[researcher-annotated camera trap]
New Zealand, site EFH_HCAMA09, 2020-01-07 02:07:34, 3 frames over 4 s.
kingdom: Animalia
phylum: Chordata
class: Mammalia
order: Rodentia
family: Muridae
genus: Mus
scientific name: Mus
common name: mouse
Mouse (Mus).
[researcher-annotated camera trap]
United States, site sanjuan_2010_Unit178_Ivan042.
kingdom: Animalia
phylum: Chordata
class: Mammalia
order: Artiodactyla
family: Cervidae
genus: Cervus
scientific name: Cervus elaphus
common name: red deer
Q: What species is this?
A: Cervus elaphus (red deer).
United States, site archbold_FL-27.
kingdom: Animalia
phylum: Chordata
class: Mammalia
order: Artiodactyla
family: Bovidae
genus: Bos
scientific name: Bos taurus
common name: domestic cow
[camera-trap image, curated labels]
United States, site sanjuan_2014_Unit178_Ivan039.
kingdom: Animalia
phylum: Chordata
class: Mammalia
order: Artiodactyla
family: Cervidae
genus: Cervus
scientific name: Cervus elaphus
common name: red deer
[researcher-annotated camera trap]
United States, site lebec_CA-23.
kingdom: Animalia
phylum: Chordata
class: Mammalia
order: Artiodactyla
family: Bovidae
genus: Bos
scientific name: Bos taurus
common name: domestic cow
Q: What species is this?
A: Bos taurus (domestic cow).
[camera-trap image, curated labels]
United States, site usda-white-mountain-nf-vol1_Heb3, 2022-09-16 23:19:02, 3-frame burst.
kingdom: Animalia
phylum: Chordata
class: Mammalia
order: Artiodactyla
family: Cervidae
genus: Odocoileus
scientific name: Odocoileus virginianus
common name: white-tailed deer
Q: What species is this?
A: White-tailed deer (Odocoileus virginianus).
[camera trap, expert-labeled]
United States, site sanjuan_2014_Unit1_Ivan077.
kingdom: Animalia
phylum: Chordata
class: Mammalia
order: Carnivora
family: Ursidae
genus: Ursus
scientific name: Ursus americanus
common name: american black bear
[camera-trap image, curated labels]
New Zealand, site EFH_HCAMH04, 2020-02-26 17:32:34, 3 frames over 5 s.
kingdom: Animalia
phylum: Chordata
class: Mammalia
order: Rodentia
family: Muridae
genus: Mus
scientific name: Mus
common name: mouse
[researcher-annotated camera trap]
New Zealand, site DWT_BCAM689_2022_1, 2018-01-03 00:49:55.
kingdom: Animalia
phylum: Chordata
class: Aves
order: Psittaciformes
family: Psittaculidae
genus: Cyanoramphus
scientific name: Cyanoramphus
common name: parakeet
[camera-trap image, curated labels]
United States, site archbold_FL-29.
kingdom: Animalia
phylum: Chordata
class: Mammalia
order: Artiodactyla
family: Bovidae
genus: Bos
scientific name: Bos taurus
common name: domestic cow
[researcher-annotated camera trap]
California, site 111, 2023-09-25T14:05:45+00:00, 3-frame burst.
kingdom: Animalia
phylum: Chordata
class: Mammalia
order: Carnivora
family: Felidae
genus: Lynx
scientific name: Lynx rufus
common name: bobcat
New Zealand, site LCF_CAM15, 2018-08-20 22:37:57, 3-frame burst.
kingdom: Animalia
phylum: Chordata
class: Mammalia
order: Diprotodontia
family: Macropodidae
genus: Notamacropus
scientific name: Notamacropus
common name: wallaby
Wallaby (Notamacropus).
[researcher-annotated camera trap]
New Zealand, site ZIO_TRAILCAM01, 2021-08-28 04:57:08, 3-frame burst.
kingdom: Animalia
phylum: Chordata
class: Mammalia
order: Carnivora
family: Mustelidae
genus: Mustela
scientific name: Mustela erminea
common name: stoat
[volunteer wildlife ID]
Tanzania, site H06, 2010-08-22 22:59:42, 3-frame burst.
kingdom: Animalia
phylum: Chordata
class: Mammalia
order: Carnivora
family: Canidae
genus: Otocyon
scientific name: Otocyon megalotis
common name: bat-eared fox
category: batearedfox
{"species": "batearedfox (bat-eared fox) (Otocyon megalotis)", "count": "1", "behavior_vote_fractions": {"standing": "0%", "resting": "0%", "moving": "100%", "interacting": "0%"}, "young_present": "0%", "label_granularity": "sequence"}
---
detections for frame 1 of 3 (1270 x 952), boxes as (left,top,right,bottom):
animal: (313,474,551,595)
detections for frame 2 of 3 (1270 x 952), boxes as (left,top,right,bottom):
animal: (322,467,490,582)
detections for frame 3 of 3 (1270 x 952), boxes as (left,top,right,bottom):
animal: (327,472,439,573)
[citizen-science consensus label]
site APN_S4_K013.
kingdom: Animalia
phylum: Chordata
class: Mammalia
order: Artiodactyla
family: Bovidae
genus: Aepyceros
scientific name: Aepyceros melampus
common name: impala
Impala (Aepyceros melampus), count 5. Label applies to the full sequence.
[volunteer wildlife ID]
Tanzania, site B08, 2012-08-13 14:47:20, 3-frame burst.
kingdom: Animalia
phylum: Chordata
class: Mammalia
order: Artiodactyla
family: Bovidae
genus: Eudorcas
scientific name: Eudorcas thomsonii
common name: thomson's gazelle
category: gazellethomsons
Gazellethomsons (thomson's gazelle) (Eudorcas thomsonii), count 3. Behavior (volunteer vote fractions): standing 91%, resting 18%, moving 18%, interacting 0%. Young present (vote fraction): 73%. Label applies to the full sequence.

WORK INSTRUCTION: From the first line to the last, write out the listing exactly.

RESULT OF THE EXERCISE:
[researcher-annotated camera trap]
New Zealand, site EFH_HCAMA09, 2020-01-07 02:07:34, 3 frames over 4 s.
kingdom: Animalia
phylum: Chordata
class: Mammalia
order: Rodentia
family: Muridae
genus: Mus
scientific name: Mus
common name: mouse
Mouse (Mus).
[researcher-annotated camera trap]
United States, site sanjuan_2010_Unit178_Ivan042.
kingdom: Animalia
phylum: Chordata
class: Mammalia
order: Artiodactyla
family: Cervidae
genus: Cervus
scientific name: Cervus elaphus
common name: red deer
Q: What species is this?
A: Cervus elaphus (red deer).
United States, site archbold_FL-27.
kingdom: Animalia
phylum: Chordata
class: Mammalia
order: Artiodactyla
family: Bovidae
genus: Bos
scientific name: Bos taurus
common name: domestic cow
[camera-trap image, curated labels]
United States, site sanjuan_2014_Unit178_Ivan039.
kingdom: Animalia
phylum: Chordata
class: Mammalia
order: Artiodactyla
family: Cervidae
genus: Cervus
scientific name: Cervus elaphus
common name: red deer
[researcher-annotated camera trap]
United States, site lebec_CA-23.
kingdom: Animalia
phylum: Chordata
class: Mammalia
order: Artiodactyla
family: Bovidae
genus: Bos
scientific name: Bos taurus
common name: domestic cow
Q: What species is this?
A: Bos taurus (domestic cow).
[camera-trap image, curated labels]
United States, site usda-white-mountain-nf-vol1_Heb3, 2022-09-16 23:19:02, 3-frame burst.
kingdom: Animalia
phylum: Chordata
class: Mammalia
order: Artiodactyla
family: Cervidae
genus: Odocoileus
scientific name: Odocoileus virginianus
common name: white-tailed deer
Q: What species is this?
A: White-tailed deer (Odocoileus virginianus).
[camera trap, expert-labeled]
United States, site sanjuan_2014_Unit1_Ivan077.
kingdom: Animalia
phylum: Chordata
class: Mammalia
order: Carnivora
family: Ursidae
genus: Ursus
scientific name: Ursus americanus
common name: american black bear
[camera-trap image, curated labels]
New Zealand, site EFH_HCAMH04, 2020-02-26 17:32:34, 3 frames over 5 s.
kingdom: Animalia
phylum: Chordata
class: Mammalia
order: Rodentia
family: Muridae
genus: Mus
scientific name: Mus
common name: mouse
[researcher-annotated camera trap]
New Zealand, site DWT_BCAM689_2022_1, 2018-01-03 00:49:55.
kingdom: Animalia
phylum: Chordata
class: Aves
order: Psittaciformes
family: Psittaculidae
genus: Cyanoramphus
scientific name: Cyanoramphus
common name: parakeet
[camera-trap image, curated labels]
United States, site archbold_FL-29.
kingdom: Animalia
phylum: Chordata
class: Mammalia
order: Artiodactyla
family: Bovidae
genus: Bos
scientific name: Bos taurus
common name: domestic cow
[researcher-annotated camera trap]
California, site 111, 2023-09-25T14:05:45+00:00, 3-frame burst.
kingdom: Animalia
phylum: Chordata
class: Mammalia
order: Carnivora
family: Felidae
genus: Lynx
scientific name: Lynx rufus
common name: bobcat
New Zealand, site LCF_CAM15, 2018-08-20 22:37:57, 3-frame burst.
kingdom: Animalia
phylum: Chordata
class: Mammalia
order: Diprotodontia
family: Macropodidae
genus: Notamacropus
scientific name: Notamacropus
common name: wallaby
Wallaby (Notamacropus).
[researcher-annotated camera trap]
New Zealand, site ZIO_TRAILCAM01, 2021-08-28 04:57:08, 3-frame burst.
kingdom: Animalia
phylum: Chordata
class: Mammalia
order: Carnivora
family: Mustelidae
genus: Mustela
scientific name: Mustela erminea
common name: stoat
[volunteer wildlife ID]
Tanzania, site H06, 2010-08-22 22:59:42, 3-frame burst.
kingdom: Animalia
phylum: Chordata
class: Mammalia
order: Carnivora
family: Canidae
genus: Otocyon
scientific name: Otocyon megalotis
common name: bat-eared fox
category: batearedfox
{"species": "batearedfox (bat-eared fox) (Otocyon megalotis)", "count": "1", "behavior_vote_fractions": {"standing": "0%", "resting": "0%", "moving": "100%", "interacting": "0%"}, "young_present": "0%", "label_granularity": "sequence"}
---
detections for frame 1 of 3 (1270 x 952), boxes as (left,top,right,bottom):
animal: (313,474,551,595)
detections for frame 2 of 3 (1270 x 952), boxes as (left,top,right,bottom):
animal: (322,467,490,582)
detections for frame 3 of 3 (1270 x 952), boxes as (left,top,right,bottom):
animal: (327,472,439,573)
[citizen-science consensus label]
site APN_S4_K013.
kingdom: Animalia
phylum: Chordata
class: Mammalia
order: Artiodactyla
family: Bovidae
genus: Aepyceros
scientific name: Aepyceros melampus
common name: impala
Impala (Aepyceros melampus), count 5. Label applies to the full sequence.
[volunteer wildlife ID]
Tanzania, site B08, 2012-08-13 14:47:20, 3-frame burst.
kingdom: Animalia
phylum: Chordata
class: Mammalia
order: Artiodactyla
family: Bovidae
genus: Eudorcas
scientific name: Eudorcas thomsonii
common name: thomson's gazelle
category: gazellethomsons
Gazellethomsons (thomson's gazelle) (Eudorcas thomsonii), count 3. Behavior (volunteer vote fractions): standing 91%, resting 18%, moving 18%, interacting 0%. Young present (vote fraction): 73%. Label applies to the full sequence.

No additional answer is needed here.